Fehr and Schmidt claim as an advantage of their theory that it predicts experimental findings that money-maximizing models cannot account for—what one might call anomalous data, unassimilable by the dominant paradigm. The puzzle in question that Fehr and Schmidt claim to solve is why other-regarding preferences appear to be operative in some subjects and contexts but not in others. The favorable selection problem I discuss earlier impugns this claim, as much of the data that they claim as anomalous would in fact be accommodated by reasonable variations of the money-maximizing model. Moreover, the predictions that do appear more accurate are not unique predictions of the inequity aversion model; a number of less accurate predictions could be claimed as equilibria. Finally, as this section recounts, the model fails to predict several games that Fehr and Schmidt consider to be crucial tests of their theory.
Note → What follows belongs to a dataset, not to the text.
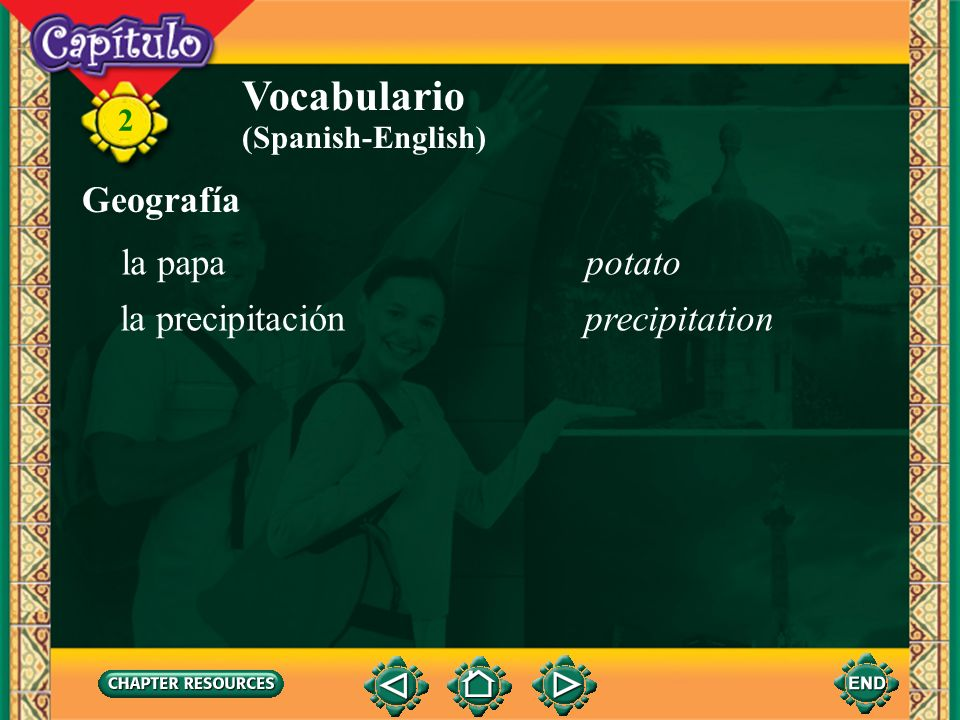 Vocabulario Geografía la papa potato la precipitación precipitation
For these reasons, I conclude that the inequity aversion model does not deal with anomalous findings significantly better than do other models.

Another purported virtue of the inequity aversion model is that it is simple and tractable. In other words, it assumes relatively little and can be applied to a variety of situations with few formal adjustments. Tractability is hardly an advantage of this theory over its major rivals—the social norms and money-maximizing paradigms. Each of these alternatives can be just as easily applied to different situations, and the social norms approach, in particular, offers the ability to directly measure the importance of a norm rather than calibrating a parameter using a different experimental situation, as in the case of the inequity aversion model. It is true that the inequity aversion model is simple, however, but, again, no simpler than its rivals. Both the social norms and money-maximizing approaches posit very little about subjects’ motivations. In fact, one could argue that the inequity aversion model assumes more by assuming from the outset that fairness considerations are present. The social norms approach, on the other hand, measures the importance of a norm rather than assuming it. Neither simplicity not tractability, it seems, are relative strengths of Fehr and Schmidt’s model.
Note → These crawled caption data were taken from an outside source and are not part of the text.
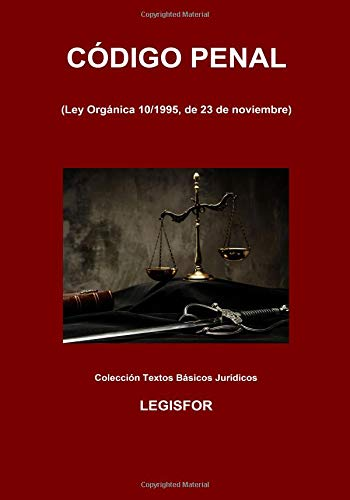 Código Penal: 5.ª edición (septiembre 2018). Colección Textos Básicos Jurídicos por Legisfor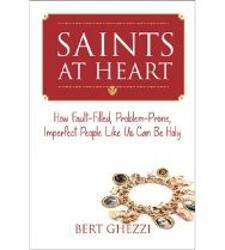 Saints at Heart: How Fault-Filled, Problem-Prone, Imperfect People Like Us Can Be Holy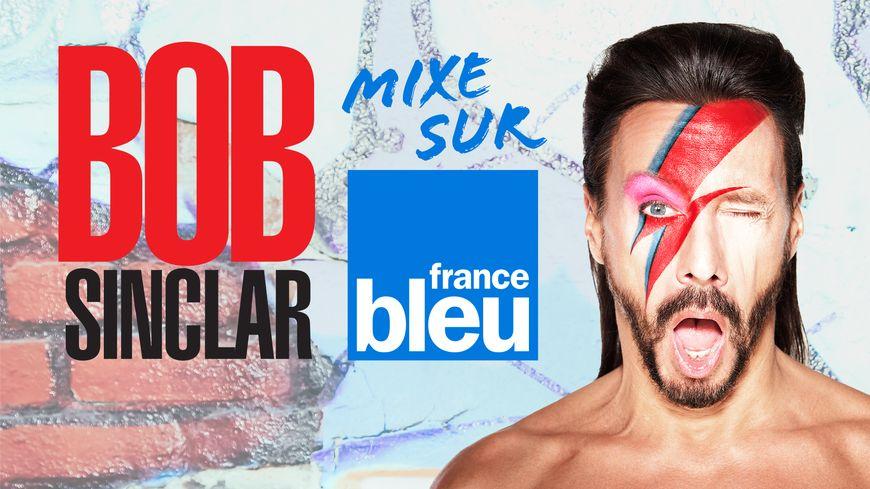 Bob Sinclar mixe france Bleu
A model’s consistency with theory in other domains may also be claimed as an advantage over its rivals. If an empirically adequate model expresses certain synergies with successful theories in psychology, for instance, it may be preferable to models whose assumptions contradict those same theories. For instance, money-maximizing models fail to account for psychological motives that often yield non-money-maximizing outcomes. This theoretical virtue to some extent reflects the explanatory aims of theory, though the explanatory relevance of game theoretic models comes not from the model alone but from its ability to successfully predict using realistic assumptions. On this view, one must also hold that realism is a crucial feature of behavioral models. Fehr and Schmidt (1999) claim this advantage for their theory and say explicitly, “Our theory is motivated by the psychological evidence on social comparison and loss aversion” (p 856). Insofar as the psychology they appeal to seems conclusive, this is a virtue of the inequity aversion model. However, Binmore and Shaked (2010) prefer the social norms approach on the grounds that subjects’ other-regarding preferences are context-dependent. Thus, the psychological theories that Fehr and Schmidt apply are only conditionally applicable, and, in behavioral experiments, one can never know a priori which conscious or subconscious motives are operative. A social norms approach perhaps better account for these contextual considerations that are only measurable empirically, a posteriori. The inequity aversion model, therefore, while formalizing established psychological motives, does not do so in a manner that is comprehensive and is not justified in its generalizing assumption.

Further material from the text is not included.